### EXERCISE PROMPT
Word for word, write the records out again, but omit each picture.

### SUPPLIED RECORDS

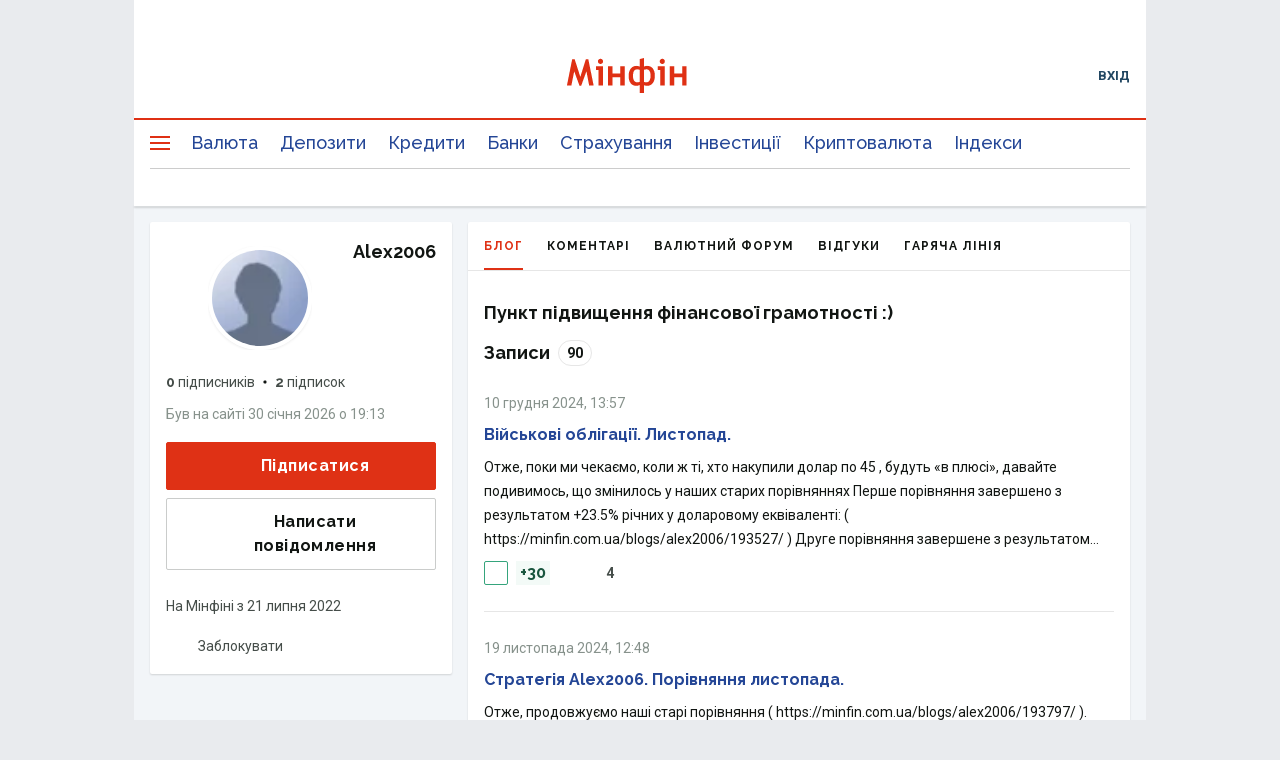

--- FILE ---
content_type: application/javascript; charset=utf-8
request_url: https://fundingchoicesmessages.google.com/f/AGSKWxVhW4eYxqLKrinnlLmkcUnufIThNoUQc7NJv2h04MAa5ofHsrIsGr4n5IrwXASwzmnVQtSv-QB-9D0JESEpGzYMfwE84VWTCJ_TK07VhzTvTmyI9kx9f1qBlHYY7DRVYrMiE2SPBLSQvLgKgK1ZHcmEgP-0heEELK_Gw57lLSN-ehgHesYP_3R_5anO/_/advert6./ad_config./mobile_ad.=728x90/-ads-ns.
body_size: -1285
content:
window['beb1c95e-6231-4ba5-9ff3-b3c64b384b17'] = true;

### SOLVED EXERCISE
--- FILE ---
content_type: application/javascript; charset=utf-8
request_url: https://fundingchoicesmessages.google.com/f/AGSKWxVhW4eYxqLKrinnlLmkcUnufIThNoUQc7NJv2h04MAa5ofHsrIsGr4n5IrwXASwzmnVQtSv-QB-9D0JESEpGzYMfwE84VWTCJ_TK07VhzTvTmyI9kx9f1qBlHYY7DRVYrMiE2SPBLSQvLgKgK1ZHcmEgP-0heEELK_Gw57lLSN-ehgHesYP_3R_5anO/_/advert6./ad_config./mobile_ad.=728x90/-ads-ns.
body_size: -1285
content:
window['beb1c95e-6231-4ba5-9ff3-b3c64b384b17'] = true;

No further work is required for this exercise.